TG assays were performed according to the method developed by Hemker et al using a Fluoroskan Ascent fluorometer (Thermo Labsystems). TG curves, peak thrombin, endogenous thrombin potential (ETP), lag time and velocity index were determined for severe HA plasma (10 samples) and HAI plasma (4 high titer samples) using both platelet-poor plasma (phospholipid and tissue factor initiator) and platelet-rich plasma (tissue factor initiator).

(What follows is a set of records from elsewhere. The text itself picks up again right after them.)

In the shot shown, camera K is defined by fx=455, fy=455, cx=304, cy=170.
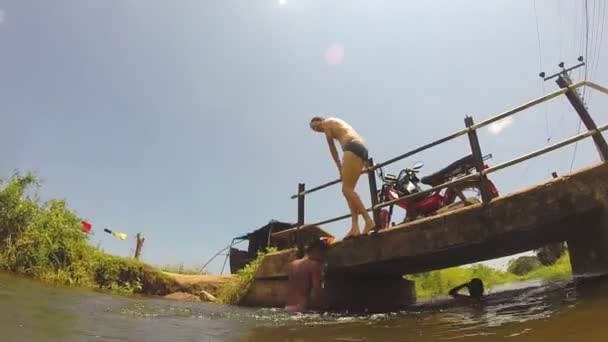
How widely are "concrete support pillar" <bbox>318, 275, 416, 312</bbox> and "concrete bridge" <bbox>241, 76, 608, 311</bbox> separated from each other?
0.02 meters

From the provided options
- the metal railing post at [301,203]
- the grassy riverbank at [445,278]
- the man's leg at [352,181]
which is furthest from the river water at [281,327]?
the grassy riverbank at [445,278]

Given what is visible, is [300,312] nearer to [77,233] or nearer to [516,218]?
[516,218]

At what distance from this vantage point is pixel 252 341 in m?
3.03

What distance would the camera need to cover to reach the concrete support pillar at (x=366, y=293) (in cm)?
680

Eptacog beta concentrations (1 µg/mL and 2 µg/mL) were selected to reflect the approximate peak plasma levels observed in the phase 1b trial [NCT01708564; 75 µg/kg dose (0.72 µg/mL) and 225 µg/kg dose (1.9 µg/mL)]; eptacog beta (5 µg/mL) was also examined. Emicizumab (50 µg/mL and 100 µg/mL) concentrations reflect the approximate maximum steady state levels observed when dosed at 1.5 mg/kg (55 µg/mL) and 6 mg/kg (67 µg/mL).

Results

When no procoagulants were added to HA and HAI plasma, peak thrombin, ETP and velocity index were reduced, and lag time was increased compared to normal pooled plasma (NPP). Addition of emicizumab (50 or 100 µg/mL) and/or eptacog beta (1, 2, or 5 µg/mL) induced a concentration-dependent increase in peak thrombin, ETP, and velocity index. Notably, the effect was lower than that seen with normal plasma: peak thrombin, ETP and velocity index for all combinations and single agents in HAI plasma were significantly lower than those observed in NPP (P<0.001, P-values from t-tests comparing NPP mean TG parameters with the corresponding parameters from HAI plasma). A slight shortening of the lag time below that observed in NPP was observed when both eptacog beta and emicizumab were jointly present in the assay.

Conclusions

These in vitro data show that clinically relevant combinations of eptacog beta and emicizumab result in a concentration-dependent increase in thrombin generation that remains below that observed in normal pooled plasma. This observation is comparable to that reported for eptacog alfa/sequence identical analog emicizumab (SIA-emicizumab), which was used to explain the clinical safety of the combination and rationalize the lack of TEs. The similarity of these results further suggests that eptacog beta could be used as an alternate BPA for the treatment of a breakthrough BE in inhibitor patients utilizing emicizumab prophylaxis. A clinical trial to investigate this observation is planned.